#### Directions for this task
Render the material below as a Markdown table with the columns Row and Line, giving each non-blank line its own numbered row and leaving out blank lines.

#### Data records
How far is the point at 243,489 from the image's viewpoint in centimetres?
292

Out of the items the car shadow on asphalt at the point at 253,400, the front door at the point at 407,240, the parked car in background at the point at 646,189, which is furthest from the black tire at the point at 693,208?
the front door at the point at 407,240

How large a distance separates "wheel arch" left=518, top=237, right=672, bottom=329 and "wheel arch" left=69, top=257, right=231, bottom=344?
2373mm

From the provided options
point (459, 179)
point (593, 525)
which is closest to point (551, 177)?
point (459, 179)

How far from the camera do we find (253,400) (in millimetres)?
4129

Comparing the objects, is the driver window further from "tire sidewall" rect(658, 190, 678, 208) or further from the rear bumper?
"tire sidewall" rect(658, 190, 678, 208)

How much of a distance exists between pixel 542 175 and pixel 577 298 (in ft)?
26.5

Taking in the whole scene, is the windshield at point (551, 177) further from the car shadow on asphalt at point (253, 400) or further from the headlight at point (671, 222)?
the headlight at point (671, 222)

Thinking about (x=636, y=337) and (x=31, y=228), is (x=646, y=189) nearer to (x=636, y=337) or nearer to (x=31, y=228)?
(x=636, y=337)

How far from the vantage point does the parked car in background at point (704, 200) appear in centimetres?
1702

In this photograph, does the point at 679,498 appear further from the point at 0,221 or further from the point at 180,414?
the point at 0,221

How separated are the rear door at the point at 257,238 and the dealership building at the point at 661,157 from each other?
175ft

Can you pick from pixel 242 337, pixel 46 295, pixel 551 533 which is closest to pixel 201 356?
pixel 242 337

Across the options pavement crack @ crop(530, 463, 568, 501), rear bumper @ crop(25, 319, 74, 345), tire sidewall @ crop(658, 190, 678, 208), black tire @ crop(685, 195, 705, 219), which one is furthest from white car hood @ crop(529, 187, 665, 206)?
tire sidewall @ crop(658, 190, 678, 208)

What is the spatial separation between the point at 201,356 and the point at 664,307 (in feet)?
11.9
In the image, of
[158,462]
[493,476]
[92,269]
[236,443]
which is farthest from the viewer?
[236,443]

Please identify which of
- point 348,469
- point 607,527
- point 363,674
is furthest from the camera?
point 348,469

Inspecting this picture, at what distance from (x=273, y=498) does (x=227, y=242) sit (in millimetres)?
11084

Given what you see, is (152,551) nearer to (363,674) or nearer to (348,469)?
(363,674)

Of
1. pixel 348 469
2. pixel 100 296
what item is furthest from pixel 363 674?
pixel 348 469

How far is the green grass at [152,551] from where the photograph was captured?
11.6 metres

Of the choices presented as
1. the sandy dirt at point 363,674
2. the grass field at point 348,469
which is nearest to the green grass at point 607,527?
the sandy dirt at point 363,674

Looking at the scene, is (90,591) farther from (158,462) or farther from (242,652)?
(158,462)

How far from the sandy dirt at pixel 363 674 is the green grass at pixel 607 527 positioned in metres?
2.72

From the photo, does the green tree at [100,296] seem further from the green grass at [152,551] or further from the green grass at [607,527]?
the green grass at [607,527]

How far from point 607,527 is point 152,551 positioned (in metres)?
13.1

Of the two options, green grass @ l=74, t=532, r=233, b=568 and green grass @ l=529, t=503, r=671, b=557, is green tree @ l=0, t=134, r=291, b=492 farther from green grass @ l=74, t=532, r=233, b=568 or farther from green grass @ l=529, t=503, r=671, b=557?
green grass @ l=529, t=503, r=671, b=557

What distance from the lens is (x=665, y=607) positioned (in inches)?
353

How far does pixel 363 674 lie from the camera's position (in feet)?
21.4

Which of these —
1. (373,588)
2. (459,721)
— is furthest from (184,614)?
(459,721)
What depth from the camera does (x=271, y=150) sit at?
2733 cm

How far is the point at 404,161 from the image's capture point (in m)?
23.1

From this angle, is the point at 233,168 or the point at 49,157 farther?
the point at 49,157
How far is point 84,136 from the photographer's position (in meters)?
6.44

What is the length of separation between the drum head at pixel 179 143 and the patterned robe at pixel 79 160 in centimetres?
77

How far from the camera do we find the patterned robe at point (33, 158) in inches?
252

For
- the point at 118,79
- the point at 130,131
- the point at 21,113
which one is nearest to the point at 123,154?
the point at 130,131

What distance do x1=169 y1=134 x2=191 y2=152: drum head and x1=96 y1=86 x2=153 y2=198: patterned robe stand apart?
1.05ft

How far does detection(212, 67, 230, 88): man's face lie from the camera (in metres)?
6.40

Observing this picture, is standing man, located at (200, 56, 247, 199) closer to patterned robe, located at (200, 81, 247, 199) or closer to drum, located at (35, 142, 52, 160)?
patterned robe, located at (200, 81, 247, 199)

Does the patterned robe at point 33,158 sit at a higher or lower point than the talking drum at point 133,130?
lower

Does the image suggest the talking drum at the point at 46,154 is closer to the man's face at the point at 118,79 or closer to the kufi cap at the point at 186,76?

#### Answer for this exercise
| Row | Line |
|---|---|
| 1 | How far is the point at 243,489 from the image's viewpoint in centimetres? |
| 2 | 292 |
| 3 | Out of the items the car shadow on asphalt at the point at 253,400, the front door at the point at 407,240, the parked car in background at the point at 646,189, which is furthest from the black tire at the point at 693,208? |
| 4 | the front door at the point at 407,240 |
| 5 | How large a distance separates "wheel arch" left=518, top=237, right=672, bottom=329 and "wheel arch" left=69, top=257, right=231, bottom=344? |
| 6 | 2373mm |
| 7 | From the provided options |
| 8 | point (459, 179) |
| 9 | point (593, 525) |
| 10 | which is closest to point (551, 177)? |
| 11 | point (459, 179) |
| 12 | How far from the camera do we find (253,400) (in millimetres)? |
| 13 | 4129 |
| 14 | Comparing the objects, is the driver window further from "tire sidewall" rect(658, 190, 678, 208) or further from the rear bumper? |
| 15 | "tire sidewall" rect(658, 190, 678, 208) |
| 16 | How much of a distance exists between pixel 542 175 and pixel 577 298 (in ft)? |
| 17 | 26.5 |
| 18 | Taking in the whole scene, is the windshield at point (551, 177) further from the car shadow on asphalt at point (253, 400) or further from the headlight at point (671, 222)? |
| 19 | the headlight at point (671, 222) |
| 20 | Thinking about (x=636, y=337) and (x=31, y=228), is (x=646, y=189) nearer to (x=636, y=337) or nearer to (x=31, y=228)? |
| 21 | (x=636, y=337) |
| 22 | How far from the vantage point does the parked car in background at point (704, 200) appear in centimetres? |
| 23 | 1702 |
| 24 | In this photograph, does the point at 679,498 appear further from the point at 0,221 or further from the point at 180,414? |
| 25 | the point at 0,221 |
| 26 | How separated are the rear door at the point at 257,238 and the dealership building at the point at 661,157 from each other? |
| 27 | 175ft |
| 28 | Can you pick from pixel 242 337, pixel 46 295, pixel 551 533 which is closest to pixel 201 356? |
| 29 | pixel 242 337 |
| 30 | Across the options pavement crack @ crop(530, 463, 568, 501), rear bumper @ crop(25, 319, 74, 345), tire sidewall @ crop(658, 190, 678, 208), black tire @ crop(685, 195, 705, 219), which one is furthest from white car hood @ crop(529, 187, 665, 206)? |
| 31 | tire sidewall @ crop(658, 190, 678, 208) |
| 32 | What is the spatial separation between the point at 201,356 and the point at 664,307 (in feet)? |
| 33 | 11.9 |
| 34 | In the image, of |
| 35 | [158,462] |
| 36 | [493,476] |
| 37 | [92,269] |
| 38 | [236,443] |
| 39 | which is farthest from the viewer? |
| 40 | [236,443] |
| 41 | Please identify which of |
| 42 | - point 348,469 |
| 43 | - point 607,527 |
| 44 | - point 363,674 |
| 45 | is furthest from the camera? |
| 46 | point 348,469 |
| 47 | Inspecting this picture, at what distance from (x=273, y=498) does (x=227, y=242) sit (in millimetres)? |
| 48 | 11084 |
| 49 | Given what you see, is (152,551) nearer to (363,674) or nearer to (348,469)? |
| 50 | (363,674) |
| 51 | Of |
| 52 | 1. pixel 348 469 |
| 53 | 2. pixel 100 296 |
| 54 | what item is furthest from pixel 363 674? |
| 55 | pixel 348 469 |
| 56 | How far is the green grass at [152,551] from where the photograph was captured? |
| 57 | 11.6 metres |
| 58 | Of the choices presented as |
| 59 | 1. the sandy dirt at point 363,674 |
| 60 | 2. the grass field at point 348,469 |
| 61 | which is nearest to the green grass at point 607,527? |
| 62 | the sandy dirt at point 363,674 |
| 63 | Looking at the scene, is (90,591) farther from (158,462) or farther from (242,652)? |
| 64 | (158,462) |
| 65 | How far from the sandy dirt at pixel 363 674 is the green grass at pixel 607 527 positioned in metres? |
| 66 | 2.72 |
| 67 | From the photo, does the green tree at [100,296] seem further from the green grass at [152,551] or further from the green grass at [607,527]? |
| 68 | the green grass at [607,527] |
| 69 | How far from point 607,527 is point 152,551 positioned (in metres)? |
| 70 | 13.1 |
| 71 | Of the two options, green grass @ l=74, t=532, r=233, b=568 and green grass @ l=529, t=503, r=671, b=557, is green tree @ l=0, t=134, r=291, b=492 farther from green grass @ l=74, t=532, r=233, b=568 or farther from green grass @ l=529, t=503, r=671, b=557? |
| 72 | green grass @ l=529, t=503, r=671, b=557 |
| 73 | What distance from the lens is (x=665, y=607) positioned (in inches)? |
| 74 | 353 |
| 75 | How far does pixel 363 674 lie from the camera's position (in feet)? |
| 76 | 21.4 |
| 77 | Which of these — |
| 78 | 1. (373,588) |
| 79 | 2. (459,721) |
| 80 | — is furthest from (184,614)? |
| 81 | (459,721) |
| 82 | What depth from the camera does (x=271, y=150) sit at? |
| 83 | 2733 cm |
| 84 | How far is the point at 404,161 from the image's capture point (in m)? |
| 85 | 23.1 |
| 86 | From this angle, is the point at 233,168 or the point at 49,157 farther? |
| 87 | the point at 49,157 |
| 88 | How far is point 84,136 from the photographer's position (in meters)? |
| 89 | 6.44 |
| 90 | What is the length of separation between the drum head at pixel 179 143 and the patterned robe at pixel 79 160 in centimetres? |
| 91 | 77 |
| 92 | How far from the camera do we find the patterned robe at point (33, 158) in inches? |
| 93 | 252 |
| 94 | For |
| 95 | - the point at 118,79 |
| 96 | - the point at 130,131 |
| 97 | - the point at 21,113 |
| 98 | which one is nearest to the point at 123,154? |
| 99 | the point at 130,131 |
| 100 | What distance do x1=169 y1=134 x2=191 y2=152: drum head and x1=96 y1=86 x2=153 y2=198: patterned robe stand apart? |
| 101 | 1.05ft |
| 102 | How far does detection(212, 67, 230, 88): man's face lie from the camera (in metres)? |
| 103 | 6.40 |
| 104 | Observing this picture, is standing man, located at (200, 56, 247, 199) closer to patterned robe, located at (200, 81, 247, 199) or closer to drum, located at (35, 142, 52, 160)? |
| 105 | patterned robe, located at (200, 81, 247, 199) |
| 106 | Does the patterned robe at point 33,158 sit at a higher or lower point than the talking drum at point 133,130? |
| 107 | lower |
| 108 | Does the image suggest the talking drum at the point at 46,154 is closer to the man's face at the point at 118,79 or closer to the kufi cap at the point at 186,76? |